For the first time, Israel acknowledged that it was behind the killing of Abu Jihad, the PLO’s number two and cofounder, at his home in Tunis in April 1988.

Yedioth Ahronoth investigative reporter Ronen Bergman’s interview with Nahum Lev, the commander of the operation and the officer who killed Abu Jihad, was cleared for publication Thursday after being blocked by the military censor for more than a decade. The interview was conducted prior to Lev’s death from a car accident in August 2000. In allowing its publication, Israel essentially confirmed the open secret that it carried out the operation.

Abu Jihad (“father of the struggle”), whose real name was Khalil al-Wazir, was deemed a potent security threat. He was the mastermind of the infamous Coastal Road massacre, a 1978 attack on an Israeli bus near Tel Aviv that killed 38 Israelis and wounded another 70, and numerous other terror attacks on Israeli targets in the 1970s and 1980s. As military commander of Fatah, he unified fragmented factions of the PLO from his base in Tunis, and was accused by Israel of directing an escalation of violence against Israel in the territories after the first intifada uprising erupted in the territories 1987.

Lev, the son of renowned physics professor Ze’ev Lev, was the first religious officer in the elite commando unit Sayeret Matkal.
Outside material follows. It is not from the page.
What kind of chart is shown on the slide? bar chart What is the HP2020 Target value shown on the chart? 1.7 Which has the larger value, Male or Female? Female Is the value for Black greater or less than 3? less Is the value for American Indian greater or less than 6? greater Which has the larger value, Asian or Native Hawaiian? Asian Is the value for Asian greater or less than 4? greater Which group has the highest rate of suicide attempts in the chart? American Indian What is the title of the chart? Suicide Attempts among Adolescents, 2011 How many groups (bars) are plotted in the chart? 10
He was an outstanding soldier, hungry for action, who “possessed rare navigation skills and was in exceptional shape,” according to one of his friends. He was a “daredevil fighter,” Bergman wrote.
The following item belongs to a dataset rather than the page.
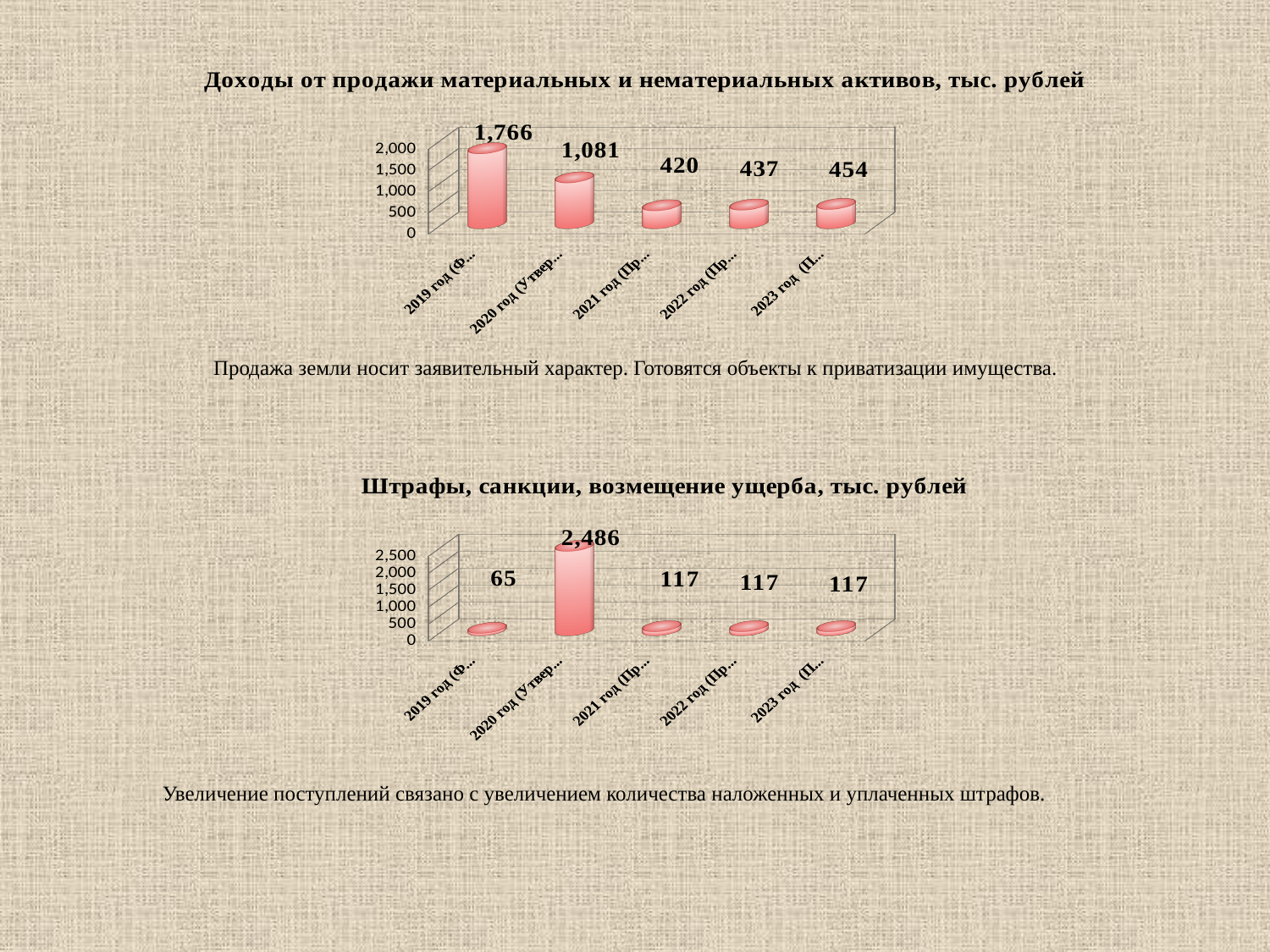
In the bottom chart (Штрафы, санкции, возмещение ущерба), which year has the lowest value? 2019 год In the bottom chart (Штрафы, санкции, возмещение ущерба), which is larger, the value for 2020 год or the value for 2023 год? 2020 год In the bottom chart (Штрафы, санкции, возмещение ущерба), what is the difference between the values for 2021 год and 2019 год? 52 In the top chart (Доходы от продажи материальных и нематериальных активов), what is the value for 2019 год? 1,766 In the top chart (Доходы от продажи материальных и нематериальных активов), what is the value for 2021 год? 420 In the top chart (Доходы от продажи материальных и нематериальных активов), which year has the lowest value? 2021 год In the top chart (Доходы от продажи материальных и нематериальных активов), which year has the highest value? 2019 год What kind of chart is the bottom chart (Штрафы, санкции, возмещение ущерба)? Bar chart In the bottom chart (Штрафы, санкции, возмещение ущерба), what is the value for 2019 год? 65 In the top chart (Доходы от продажи материальных и нематериальных активов), what is the difference between the values for 2019 год and 2020 год? 685 In the top chart (Доходы от продажи материальных и нематериальных активов), how many bars are plotted? 5 In the bottom chart (Штрафы, санкции, возмещение ущерба), what is the value for 2020 год? 2,486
After finishing his officer’s course, Lev earned a reputation as a tough and demanding commander. He was appointed deputy of the elite unit under Moshe Ya’alon (later the IDF’s chief of General Staff ,and today Israel’s deputy prime minister) and tasked with leading the top-secret Abu Jihad operation, code named “Show of Force,” which combined Mossad and special forces units.

Lev, who described the operation in detail to Bergman, said he carried out his mission with conviction. “I read every single page in the intelligence folder we had on [Abu Jihad]. He was involved in a lot of horrible things against the citizens,” explained Lev. “He was a dead man walking. I shot him without hesitation.”

“I felt very connected to the mission. I didn’t flinch. I just wanted the operation to be a success,” he added.

The operation

On April 15, 1988, a day prior to the operation, commando units and Shayetet forces (elite Navy units) were ferried to the Tunisian shore. Twenty-six members of the force were divided into groups. Lev was in the first group of eight, which was meant to break into Abu Jihad’s house. The rest were to serve as reinforcements.

They stopped half a kilometer (0.3 miles) from his home.

Lev and another soldier who dressed up as a woman pretended they were a vacationing couple. Lev carried what appeared to be a large box of chocolates in one hand, in which he concealed a gun with a silencer that he was holding in his other hand.

They approached the house, where Lev shot and killed Abu Jihad’s bodyguard, who had fallen asleep in his car.

After the unit got word that the bodyguard was neutralized, the remaining officers secured the doorway of the house. Part of the unit headed toward the basement precisely at the moment a second bodyguard woke up. He refused to let go of his firearm, and was killed.

The gardener, Lev recounted, had decided to sleep in the basement that night, and he too was killed. “I felt sorry for the gardener,” Lev said. “But in that type of operation we have to make sure that any possible interference is neutralized.”

Another officer started firing toward the staircase of the house, near where Abu Jihad was located, and Lev followed him.

“He shot at Abu Jihad first. It seemed like Abu Jihad was holding a pistol in his hand,” Lev said. “After that, I shot him with a long burst of fire. I was careful not to hurt his wife, who had showed up there. He died. The extra forces came and verified his death.”